He looked appropriately horrified. “That's not gonna happen, Addy. Take this one instead.” He pulled one form the inside of his jacket and handed it to me.
“You just happen to have a spare?” I frowned as I wrapped my fingers around the handle. There was the tiniest amount of blood spatter on the barrel, and I wondered if he was ignoring some people when he said he'd only killed three.
“Yeah. Doesn't everybody carry a spare?” He flashed me a grin before a rich chuckle escaped his mouth. “No. I took it off some associate upstairs.”
“Once he was dead... right?”
“Absolutely. Almost dead at the very least.” He turned around, rolling his shoulders, and headed for the door. His gun clicked as he checked the magazine for bullets.
I slowly shook my head. “You're a little disturbed. You know that, right?”
“I'm more than a little disturbed, bella. I'm downright fucked up.” He glanced over his shoulder. “But downright fucked up is what's gonna keep you alive tonight.”
Well. When he put it like that... “Let's go,” I muttered, checking the gun he'd just handed me. Loaded and ready to shoot. I was glad.
I didn't want to talk anymore.
There was something strange about the plans I'd been making for the past ten years finally coming to fruition.
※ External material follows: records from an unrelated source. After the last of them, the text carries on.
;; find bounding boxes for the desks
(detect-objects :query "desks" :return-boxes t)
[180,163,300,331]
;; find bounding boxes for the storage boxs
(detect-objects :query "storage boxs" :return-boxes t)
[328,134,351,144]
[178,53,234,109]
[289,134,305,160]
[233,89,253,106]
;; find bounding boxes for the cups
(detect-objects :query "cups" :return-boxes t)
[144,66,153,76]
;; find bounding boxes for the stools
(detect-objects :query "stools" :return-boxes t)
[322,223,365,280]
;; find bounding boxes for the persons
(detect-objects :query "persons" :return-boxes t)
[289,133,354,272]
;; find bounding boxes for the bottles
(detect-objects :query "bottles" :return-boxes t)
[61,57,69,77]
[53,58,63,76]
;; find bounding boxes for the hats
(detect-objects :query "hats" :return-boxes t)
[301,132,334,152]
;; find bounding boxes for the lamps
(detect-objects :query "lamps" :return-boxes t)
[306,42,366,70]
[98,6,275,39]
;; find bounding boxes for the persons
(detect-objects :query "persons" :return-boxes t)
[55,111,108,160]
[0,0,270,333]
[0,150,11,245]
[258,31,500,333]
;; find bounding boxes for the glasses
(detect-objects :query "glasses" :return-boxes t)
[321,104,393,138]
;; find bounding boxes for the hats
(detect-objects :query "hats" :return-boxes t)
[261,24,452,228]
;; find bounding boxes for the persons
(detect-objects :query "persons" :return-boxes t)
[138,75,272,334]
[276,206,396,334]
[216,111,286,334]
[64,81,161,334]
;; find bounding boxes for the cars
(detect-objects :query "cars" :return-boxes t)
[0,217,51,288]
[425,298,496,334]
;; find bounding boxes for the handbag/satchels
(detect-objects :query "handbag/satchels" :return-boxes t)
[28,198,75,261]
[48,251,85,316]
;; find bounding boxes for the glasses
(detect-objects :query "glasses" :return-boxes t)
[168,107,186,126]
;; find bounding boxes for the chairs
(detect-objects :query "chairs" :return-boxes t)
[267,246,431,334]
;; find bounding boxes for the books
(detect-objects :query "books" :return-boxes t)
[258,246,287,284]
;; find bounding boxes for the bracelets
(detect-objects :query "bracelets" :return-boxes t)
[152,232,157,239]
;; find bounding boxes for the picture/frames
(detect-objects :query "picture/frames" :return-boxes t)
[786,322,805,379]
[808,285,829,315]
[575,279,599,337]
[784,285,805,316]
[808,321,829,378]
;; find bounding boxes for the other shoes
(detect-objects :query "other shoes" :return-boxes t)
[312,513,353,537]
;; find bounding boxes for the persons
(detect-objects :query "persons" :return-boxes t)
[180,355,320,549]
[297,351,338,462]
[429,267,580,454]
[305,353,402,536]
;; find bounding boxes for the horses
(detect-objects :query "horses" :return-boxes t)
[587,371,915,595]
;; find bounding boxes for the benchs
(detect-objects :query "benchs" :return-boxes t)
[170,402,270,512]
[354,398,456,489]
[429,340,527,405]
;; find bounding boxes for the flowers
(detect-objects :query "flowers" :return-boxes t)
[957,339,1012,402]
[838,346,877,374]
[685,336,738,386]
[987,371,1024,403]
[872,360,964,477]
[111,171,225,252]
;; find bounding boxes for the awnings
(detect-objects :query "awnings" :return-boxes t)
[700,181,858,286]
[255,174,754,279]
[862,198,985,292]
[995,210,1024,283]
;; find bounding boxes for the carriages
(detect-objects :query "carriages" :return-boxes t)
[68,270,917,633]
I knew I was about to come face to face with my father for the first time in a long freakin' time, but I didn't feel so brave anymore.
I was scared.
There was every chance he, or one of his men, would kill me first.
I took a deep breath as I followed him through the small room. I decided there and then that the first thing I'd do when I killed my father would be to turn this exact room into a wine cellar. You know, after the basic disposal of bodies and cleanup this shootout probably already required.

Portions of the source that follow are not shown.